Scientific classification
- Kingdom: Plantae
- Clade: Tracheophytes
- Clade: Angiosperms
- Clade: Eudicots
- Order: Proteales
- Family: Proteaceae
- Genus: Leucadendron
- Species: L. platyspermum
- Binomial name: Leucadendron platyspermum R.Br.
- Synonyms: Protea platysperma (R.Br.) Kunze ; Protea polysperma Poir. ;

= Leucadendron platyspermum =

- Genus: Leucadendron
- Species: platyspermum
- Authority: R.Br.
- Conservation status: LC

Species of plant

Leucadendron platyspermum, commonly referred to as the plate-seed conebush, is a flower-bearing shrub belonging to the genus Leucadendron.
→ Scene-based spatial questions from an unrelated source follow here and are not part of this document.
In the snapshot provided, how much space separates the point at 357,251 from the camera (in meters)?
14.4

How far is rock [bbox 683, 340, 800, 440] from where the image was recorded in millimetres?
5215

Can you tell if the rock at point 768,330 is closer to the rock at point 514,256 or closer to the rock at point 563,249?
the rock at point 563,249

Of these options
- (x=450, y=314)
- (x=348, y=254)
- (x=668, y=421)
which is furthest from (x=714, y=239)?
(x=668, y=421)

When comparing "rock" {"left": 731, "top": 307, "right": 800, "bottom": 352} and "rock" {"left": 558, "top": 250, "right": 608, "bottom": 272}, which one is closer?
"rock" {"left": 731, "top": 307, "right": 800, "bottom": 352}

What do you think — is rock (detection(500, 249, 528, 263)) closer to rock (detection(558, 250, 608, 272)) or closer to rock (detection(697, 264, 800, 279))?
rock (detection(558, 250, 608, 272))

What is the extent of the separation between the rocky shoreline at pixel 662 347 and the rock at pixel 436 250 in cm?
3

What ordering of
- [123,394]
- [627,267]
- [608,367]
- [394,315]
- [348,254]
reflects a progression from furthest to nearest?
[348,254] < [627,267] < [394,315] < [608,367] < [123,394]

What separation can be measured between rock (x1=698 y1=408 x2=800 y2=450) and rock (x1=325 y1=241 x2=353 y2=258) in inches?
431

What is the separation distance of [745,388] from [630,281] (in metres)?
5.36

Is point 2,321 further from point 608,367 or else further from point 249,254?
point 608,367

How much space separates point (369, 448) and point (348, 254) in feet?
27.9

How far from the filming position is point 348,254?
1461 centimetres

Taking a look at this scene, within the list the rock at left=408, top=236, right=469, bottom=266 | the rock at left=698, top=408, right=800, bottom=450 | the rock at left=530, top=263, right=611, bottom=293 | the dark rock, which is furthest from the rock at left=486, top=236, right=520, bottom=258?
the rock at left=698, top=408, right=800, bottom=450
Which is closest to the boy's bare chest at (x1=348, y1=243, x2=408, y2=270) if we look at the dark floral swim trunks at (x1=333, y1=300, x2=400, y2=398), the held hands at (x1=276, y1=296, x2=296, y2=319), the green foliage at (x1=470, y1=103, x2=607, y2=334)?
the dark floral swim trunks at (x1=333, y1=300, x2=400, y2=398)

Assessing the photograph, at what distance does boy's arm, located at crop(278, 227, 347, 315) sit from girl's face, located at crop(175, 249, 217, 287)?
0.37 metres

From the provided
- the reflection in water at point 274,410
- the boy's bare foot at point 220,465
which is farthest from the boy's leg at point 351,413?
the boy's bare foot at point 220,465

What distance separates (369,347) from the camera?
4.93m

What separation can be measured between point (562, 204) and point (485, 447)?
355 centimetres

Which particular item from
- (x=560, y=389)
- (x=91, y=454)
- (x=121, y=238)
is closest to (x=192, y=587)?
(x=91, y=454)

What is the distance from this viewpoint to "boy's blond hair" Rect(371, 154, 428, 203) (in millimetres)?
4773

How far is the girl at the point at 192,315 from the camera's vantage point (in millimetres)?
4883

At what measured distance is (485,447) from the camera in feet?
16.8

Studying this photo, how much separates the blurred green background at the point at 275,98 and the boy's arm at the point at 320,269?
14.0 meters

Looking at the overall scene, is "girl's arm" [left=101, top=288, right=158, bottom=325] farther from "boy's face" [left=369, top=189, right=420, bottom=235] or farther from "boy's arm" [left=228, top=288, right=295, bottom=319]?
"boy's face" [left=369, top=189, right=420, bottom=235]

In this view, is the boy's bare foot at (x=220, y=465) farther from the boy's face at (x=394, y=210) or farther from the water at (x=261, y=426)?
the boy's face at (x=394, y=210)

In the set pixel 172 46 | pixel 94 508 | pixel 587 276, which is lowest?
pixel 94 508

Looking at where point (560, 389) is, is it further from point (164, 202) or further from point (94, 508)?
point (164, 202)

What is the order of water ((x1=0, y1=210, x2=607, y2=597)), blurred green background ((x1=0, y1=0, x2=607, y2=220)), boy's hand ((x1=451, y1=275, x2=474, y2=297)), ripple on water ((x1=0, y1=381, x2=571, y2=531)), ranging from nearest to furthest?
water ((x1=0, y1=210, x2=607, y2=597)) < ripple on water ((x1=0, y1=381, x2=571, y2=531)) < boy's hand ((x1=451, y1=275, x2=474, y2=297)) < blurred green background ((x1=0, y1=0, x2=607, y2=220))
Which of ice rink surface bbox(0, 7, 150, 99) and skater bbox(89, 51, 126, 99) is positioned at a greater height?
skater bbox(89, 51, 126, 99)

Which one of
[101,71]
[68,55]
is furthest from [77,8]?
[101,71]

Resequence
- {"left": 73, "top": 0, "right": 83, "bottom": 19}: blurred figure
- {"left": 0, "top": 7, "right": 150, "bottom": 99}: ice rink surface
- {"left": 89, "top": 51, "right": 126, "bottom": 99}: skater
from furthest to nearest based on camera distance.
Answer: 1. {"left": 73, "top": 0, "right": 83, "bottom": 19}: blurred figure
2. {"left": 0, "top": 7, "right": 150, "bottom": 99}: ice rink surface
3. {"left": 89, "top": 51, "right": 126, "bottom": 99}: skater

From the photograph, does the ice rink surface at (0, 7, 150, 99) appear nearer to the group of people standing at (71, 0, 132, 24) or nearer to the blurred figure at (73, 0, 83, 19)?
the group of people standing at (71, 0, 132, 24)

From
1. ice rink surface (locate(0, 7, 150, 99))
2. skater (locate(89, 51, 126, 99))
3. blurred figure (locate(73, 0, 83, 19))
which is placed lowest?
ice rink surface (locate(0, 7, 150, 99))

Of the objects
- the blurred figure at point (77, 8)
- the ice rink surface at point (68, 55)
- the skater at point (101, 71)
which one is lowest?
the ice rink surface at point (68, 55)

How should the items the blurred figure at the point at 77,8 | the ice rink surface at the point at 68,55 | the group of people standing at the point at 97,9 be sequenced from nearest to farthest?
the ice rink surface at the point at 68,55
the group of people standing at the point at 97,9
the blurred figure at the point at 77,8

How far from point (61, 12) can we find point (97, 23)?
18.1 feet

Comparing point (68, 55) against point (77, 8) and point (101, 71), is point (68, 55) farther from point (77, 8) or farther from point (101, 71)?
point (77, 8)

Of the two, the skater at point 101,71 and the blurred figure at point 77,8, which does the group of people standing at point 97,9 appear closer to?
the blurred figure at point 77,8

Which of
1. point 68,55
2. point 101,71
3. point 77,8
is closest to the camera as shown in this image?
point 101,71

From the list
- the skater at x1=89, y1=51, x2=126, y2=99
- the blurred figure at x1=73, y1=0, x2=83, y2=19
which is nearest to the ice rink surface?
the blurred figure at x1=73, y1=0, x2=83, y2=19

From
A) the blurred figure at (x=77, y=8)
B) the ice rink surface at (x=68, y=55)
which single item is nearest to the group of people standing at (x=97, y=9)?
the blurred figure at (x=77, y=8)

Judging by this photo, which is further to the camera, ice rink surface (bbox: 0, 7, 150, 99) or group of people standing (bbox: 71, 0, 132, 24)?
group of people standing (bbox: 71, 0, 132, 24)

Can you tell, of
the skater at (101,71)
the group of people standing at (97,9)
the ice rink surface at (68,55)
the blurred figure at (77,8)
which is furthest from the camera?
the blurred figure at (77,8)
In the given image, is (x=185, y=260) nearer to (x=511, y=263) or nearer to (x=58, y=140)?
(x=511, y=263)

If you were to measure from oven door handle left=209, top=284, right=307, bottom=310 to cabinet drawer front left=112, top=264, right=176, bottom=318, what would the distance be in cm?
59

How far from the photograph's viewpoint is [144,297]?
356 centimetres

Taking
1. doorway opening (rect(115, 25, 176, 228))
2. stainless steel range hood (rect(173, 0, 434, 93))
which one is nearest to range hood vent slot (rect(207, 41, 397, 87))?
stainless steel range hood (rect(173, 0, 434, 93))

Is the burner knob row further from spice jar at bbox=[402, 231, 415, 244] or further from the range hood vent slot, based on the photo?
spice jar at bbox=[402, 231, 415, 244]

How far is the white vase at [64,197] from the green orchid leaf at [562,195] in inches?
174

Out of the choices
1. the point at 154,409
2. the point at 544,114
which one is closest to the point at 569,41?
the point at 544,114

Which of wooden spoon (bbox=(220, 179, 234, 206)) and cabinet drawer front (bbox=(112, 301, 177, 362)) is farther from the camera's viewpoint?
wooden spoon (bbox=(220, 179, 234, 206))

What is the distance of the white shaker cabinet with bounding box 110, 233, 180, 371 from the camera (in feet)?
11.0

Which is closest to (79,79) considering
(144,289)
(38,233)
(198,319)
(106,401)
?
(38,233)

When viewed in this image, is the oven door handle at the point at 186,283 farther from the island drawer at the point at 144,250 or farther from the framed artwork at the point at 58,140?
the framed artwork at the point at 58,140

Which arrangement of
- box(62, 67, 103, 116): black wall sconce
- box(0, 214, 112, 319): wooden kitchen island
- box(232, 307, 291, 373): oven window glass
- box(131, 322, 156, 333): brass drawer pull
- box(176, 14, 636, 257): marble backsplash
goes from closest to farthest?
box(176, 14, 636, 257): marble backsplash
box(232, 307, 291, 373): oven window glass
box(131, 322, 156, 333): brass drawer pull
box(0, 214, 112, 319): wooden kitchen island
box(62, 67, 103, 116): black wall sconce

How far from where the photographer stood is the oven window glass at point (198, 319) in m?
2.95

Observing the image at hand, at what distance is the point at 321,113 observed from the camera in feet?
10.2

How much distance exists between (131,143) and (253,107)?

It forms part of the fynbos biome. The plant is native to the Western Cape province in South Africa.

== Description ==
The plate-seed conebush shrub grows 1.7 m tall and flowers in December. The plant dies after a fire, but the seeds survive. The seeds are stored in a toll on the female plant and only fall to the ground after the first autumn rain after a fire. The seeds have wings and are spread by the wind. The plant is unisexual, and there are separate plants with male and female flowers, which are pollinated by the wind. The plant grows mainly in sandy and shale soil at altitudes of 0–1350 m.

In Afrikaans, it is known as Kraaltolbos.